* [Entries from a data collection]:
——

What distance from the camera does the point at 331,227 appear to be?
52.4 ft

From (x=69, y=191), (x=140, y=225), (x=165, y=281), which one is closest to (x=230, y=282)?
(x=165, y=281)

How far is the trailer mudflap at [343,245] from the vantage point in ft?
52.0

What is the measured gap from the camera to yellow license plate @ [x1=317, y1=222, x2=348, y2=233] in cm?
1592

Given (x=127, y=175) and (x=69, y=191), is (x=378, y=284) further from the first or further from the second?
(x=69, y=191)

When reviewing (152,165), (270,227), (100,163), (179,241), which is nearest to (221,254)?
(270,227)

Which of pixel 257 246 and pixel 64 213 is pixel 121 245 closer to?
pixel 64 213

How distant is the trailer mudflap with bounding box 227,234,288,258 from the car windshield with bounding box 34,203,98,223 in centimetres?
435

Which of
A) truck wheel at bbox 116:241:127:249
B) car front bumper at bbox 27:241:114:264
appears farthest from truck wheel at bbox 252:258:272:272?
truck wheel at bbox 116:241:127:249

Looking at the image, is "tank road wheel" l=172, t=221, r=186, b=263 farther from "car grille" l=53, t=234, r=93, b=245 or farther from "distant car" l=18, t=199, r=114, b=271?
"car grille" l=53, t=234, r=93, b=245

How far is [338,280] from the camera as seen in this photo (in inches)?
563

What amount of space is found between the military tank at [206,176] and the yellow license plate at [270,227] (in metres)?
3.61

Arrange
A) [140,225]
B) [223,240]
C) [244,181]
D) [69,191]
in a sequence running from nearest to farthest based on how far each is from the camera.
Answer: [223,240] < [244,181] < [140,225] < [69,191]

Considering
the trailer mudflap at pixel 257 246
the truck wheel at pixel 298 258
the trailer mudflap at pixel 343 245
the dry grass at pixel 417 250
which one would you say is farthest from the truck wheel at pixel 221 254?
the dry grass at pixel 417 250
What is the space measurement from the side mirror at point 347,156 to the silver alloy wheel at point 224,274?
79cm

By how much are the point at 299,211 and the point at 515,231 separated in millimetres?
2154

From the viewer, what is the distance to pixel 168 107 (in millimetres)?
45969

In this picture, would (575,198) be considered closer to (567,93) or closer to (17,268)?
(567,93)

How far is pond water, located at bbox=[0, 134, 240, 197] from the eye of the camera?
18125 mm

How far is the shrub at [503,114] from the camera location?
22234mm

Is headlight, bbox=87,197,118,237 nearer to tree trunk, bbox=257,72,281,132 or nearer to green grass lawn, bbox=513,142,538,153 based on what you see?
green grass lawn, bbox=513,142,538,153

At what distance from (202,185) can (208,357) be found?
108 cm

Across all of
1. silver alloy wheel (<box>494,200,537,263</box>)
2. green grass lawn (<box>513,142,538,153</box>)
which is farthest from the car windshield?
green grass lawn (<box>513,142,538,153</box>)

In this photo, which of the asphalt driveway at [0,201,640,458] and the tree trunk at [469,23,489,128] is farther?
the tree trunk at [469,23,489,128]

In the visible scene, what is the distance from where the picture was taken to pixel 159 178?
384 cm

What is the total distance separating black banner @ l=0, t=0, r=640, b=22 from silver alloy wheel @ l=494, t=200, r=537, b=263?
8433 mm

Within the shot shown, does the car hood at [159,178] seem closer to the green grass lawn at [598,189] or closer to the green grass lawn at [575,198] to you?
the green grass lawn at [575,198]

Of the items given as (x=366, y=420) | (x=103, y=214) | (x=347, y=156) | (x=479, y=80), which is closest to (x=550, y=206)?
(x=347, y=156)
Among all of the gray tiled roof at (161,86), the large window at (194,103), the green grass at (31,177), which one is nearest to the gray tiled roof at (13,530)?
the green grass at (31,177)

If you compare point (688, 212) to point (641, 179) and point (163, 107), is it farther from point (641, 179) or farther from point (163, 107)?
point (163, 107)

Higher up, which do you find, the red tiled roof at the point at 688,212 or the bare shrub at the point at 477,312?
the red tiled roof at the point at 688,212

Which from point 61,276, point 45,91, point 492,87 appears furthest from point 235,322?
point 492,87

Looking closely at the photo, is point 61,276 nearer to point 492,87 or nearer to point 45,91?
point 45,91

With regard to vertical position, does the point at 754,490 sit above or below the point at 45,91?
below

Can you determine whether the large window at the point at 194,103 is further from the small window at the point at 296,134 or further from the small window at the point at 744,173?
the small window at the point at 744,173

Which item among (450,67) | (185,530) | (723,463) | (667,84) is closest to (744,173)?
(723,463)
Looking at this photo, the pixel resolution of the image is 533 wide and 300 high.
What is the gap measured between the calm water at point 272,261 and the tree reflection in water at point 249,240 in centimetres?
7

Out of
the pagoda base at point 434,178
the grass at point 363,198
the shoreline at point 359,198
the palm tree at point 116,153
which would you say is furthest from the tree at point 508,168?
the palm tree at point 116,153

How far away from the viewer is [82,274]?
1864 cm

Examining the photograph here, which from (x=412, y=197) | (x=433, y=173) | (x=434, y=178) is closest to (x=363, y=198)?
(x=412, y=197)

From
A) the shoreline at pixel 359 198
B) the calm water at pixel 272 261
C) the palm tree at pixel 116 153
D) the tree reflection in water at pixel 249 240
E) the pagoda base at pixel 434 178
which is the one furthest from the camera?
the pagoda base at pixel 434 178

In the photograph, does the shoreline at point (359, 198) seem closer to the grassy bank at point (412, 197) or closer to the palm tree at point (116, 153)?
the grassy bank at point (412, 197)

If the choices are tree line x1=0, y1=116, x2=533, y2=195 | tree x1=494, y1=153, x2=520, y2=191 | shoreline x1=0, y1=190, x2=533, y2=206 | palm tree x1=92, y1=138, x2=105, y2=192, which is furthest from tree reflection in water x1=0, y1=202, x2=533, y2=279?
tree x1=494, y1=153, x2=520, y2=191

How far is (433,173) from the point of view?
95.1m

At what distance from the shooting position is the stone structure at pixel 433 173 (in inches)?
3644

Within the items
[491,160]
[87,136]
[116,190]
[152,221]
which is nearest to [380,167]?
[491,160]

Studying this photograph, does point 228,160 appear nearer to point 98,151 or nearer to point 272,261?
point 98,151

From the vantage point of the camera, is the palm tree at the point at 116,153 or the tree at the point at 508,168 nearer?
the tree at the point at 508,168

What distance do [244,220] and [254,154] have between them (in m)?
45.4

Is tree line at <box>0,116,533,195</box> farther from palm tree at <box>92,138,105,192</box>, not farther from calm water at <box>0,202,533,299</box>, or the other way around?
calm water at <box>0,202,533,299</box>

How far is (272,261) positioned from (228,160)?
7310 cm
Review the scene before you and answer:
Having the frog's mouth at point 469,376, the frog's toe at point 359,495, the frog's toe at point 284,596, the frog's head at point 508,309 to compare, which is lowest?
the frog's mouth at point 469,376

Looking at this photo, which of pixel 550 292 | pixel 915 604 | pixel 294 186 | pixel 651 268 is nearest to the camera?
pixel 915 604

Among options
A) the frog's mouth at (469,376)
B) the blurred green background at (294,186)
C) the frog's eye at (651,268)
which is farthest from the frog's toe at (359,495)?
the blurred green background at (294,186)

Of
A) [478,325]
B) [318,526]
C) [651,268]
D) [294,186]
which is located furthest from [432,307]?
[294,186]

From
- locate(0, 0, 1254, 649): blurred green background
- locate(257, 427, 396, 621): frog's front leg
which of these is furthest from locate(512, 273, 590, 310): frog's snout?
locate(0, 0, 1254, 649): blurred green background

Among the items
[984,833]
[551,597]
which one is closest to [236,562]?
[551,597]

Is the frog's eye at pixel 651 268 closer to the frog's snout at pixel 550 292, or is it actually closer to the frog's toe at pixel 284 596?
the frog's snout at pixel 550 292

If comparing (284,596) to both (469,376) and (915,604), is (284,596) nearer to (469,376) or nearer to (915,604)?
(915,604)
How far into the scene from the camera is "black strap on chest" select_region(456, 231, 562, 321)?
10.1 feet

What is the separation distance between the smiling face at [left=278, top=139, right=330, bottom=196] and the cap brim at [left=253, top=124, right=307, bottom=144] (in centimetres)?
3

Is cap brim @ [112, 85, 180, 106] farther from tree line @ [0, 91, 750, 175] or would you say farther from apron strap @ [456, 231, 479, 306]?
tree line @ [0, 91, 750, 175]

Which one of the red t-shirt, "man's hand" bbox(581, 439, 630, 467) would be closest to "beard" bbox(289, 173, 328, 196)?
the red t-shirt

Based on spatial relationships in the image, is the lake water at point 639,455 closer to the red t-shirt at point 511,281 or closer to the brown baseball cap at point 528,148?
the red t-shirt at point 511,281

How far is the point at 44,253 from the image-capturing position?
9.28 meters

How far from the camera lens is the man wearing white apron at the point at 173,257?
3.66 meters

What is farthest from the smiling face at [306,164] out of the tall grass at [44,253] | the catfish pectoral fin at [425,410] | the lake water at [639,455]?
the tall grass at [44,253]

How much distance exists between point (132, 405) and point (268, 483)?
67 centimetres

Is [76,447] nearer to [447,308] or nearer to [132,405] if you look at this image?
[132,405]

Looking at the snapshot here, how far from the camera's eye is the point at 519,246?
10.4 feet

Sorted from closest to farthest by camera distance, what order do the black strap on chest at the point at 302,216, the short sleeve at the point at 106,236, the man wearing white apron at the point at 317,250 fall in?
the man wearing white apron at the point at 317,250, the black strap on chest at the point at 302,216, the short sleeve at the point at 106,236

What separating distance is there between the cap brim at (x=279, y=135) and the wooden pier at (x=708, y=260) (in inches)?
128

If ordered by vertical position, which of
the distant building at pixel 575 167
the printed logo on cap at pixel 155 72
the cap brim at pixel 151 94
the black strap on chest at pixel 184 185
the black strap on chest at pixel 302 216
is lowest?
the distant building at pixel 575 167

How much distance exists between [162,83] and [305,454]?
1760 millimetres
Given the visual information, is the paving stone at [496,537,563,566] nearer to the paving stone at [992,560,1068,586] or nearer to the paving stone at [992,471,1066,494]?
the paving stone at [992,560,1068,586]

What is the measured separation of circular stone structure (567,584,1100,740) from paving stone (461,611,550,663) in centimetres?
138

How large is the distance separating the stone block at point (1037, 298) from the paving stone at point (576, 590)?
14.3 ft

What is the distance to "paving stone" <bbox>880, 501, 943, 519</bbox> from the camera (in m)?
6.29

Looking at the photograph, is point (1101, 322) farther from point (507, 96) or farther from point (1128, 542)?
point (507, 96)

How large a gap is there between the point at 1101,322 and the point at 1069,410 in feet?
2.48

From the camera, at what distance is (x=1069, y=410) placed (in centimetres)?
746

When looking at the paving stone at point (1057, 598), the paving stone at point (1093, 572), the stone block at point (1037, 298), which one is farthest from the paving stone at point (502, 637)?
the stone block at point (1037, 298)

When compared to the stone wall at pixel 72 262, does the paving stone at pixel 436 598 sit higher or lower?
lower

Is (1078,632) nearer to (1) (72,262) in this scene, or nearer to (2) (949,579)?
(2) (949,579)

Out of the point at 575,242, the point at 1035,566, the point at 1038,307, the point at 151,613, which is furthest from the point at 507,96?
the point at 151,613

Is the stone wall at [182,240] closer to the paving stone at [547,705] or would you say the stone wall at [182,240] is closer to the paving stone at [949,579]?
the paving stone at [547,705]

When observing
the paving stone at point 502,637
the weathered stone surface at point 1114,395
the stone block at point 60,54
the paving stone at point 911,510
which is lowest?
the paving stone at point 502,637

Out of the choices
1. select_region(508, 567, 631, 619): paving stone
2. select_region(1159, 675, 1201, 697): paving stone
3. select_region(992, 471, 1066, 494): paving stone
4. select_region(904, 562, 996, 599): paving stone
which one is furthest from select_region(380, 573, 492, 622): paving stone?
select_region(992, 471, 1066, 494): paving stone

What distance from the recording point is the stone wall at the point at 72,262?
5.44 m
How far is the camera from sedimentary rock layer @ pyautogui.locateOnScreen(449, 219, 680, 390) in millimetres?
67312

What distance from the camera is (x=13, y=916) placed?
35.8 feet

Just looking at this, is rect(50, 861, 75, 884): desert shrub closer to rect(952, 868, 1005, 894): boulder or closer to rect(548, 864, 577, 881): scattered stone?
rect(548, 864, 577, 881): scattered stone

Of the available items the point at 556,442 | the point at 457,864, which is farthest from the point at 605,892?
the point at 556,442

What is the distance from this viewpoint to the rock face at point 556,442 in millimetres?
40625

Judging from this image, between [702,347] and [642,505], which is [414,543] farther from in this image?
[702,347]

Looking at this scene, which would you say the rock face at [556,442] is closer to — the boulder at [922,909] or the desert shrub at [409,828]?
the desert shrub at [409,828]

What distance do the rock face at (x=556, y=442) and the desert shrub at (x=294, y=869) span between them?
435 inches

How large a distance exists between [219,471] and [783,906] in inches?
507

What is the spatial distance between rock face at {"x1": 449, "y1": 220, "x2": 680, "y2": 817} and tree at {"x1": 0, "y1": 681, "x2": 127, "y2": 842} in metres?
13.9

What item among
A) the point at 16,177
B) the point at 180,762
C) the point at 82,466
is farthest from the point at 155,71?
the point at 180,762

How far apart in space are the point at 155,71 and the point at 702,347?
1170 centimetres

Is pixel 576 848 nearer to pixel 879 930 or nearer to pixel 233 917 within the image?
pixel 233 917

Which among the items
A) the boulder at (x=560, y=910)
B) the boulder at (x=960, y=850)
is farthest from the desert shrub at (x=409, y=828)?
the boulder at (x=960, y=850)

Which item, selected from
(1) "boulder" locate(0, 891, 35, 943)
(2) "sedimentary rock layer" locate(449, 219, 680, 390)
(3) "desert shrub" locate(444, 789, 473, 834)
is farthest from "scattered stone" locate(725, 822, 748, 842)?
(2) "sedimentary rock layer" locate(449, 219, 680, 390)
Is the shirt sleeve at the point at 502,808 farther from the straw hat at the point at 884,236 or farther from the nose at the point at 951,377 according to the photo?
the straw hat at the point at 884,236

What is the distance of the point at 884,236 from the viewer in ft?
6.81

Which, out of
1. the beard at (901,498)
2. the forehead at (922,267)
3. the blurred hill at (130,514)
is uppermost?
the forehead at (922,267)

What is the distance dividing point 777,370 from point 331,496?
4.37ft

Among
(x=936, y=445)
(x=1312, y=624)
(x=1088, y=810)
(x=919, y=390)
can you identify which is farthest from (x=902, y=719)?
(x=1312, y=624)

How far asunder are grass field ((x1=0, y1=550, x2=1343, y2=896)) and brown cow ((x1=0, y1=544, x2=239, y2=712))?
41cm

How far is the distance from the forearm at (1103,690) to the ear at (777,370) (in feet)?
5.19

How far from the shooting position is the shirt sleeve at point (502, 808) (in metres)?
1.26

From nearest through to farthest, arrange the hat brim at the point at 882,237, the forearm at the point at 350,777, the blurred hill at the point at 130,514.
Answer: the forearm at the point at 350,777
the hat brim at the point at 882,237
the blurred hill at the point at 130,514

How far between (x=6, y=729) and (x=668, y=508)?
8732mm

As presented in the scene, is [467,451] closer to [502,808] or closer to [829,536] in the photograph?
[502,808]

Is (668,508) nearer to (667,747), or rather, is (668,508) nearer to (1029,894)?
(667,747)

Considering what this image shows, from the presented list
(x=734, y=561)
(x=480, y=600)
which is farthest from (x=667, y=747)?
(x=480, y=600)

——

* [WHAT TO PRODUCE]:
Copy the lines starting at the one containing "Is [76,447] nearer" and ending at the one containing "the man wearing white apron at the point at 317,250, the", changing "nearer" to "closer" and leaving everything else unchanged.

* [EXERCISE OUTPUT]:
Is [76,447] closer to [447,308] or closer to [132,405] if you look at this image?
[132,405]

Looking at the snapshot here, how far from the camera's eye is the point at 519,246?
10.4 feet

Sorted from closest to farthest by camera distance, what order do the black strap on chest at the point at 302,216, the short sleeve at the point at 106,236, the man wearing white apron at the point at 317,250 fall in?
the man wearing white apron at the point at 317,250, the black strap on chest at the point at 302,216, the short sleeve at the point at 106,236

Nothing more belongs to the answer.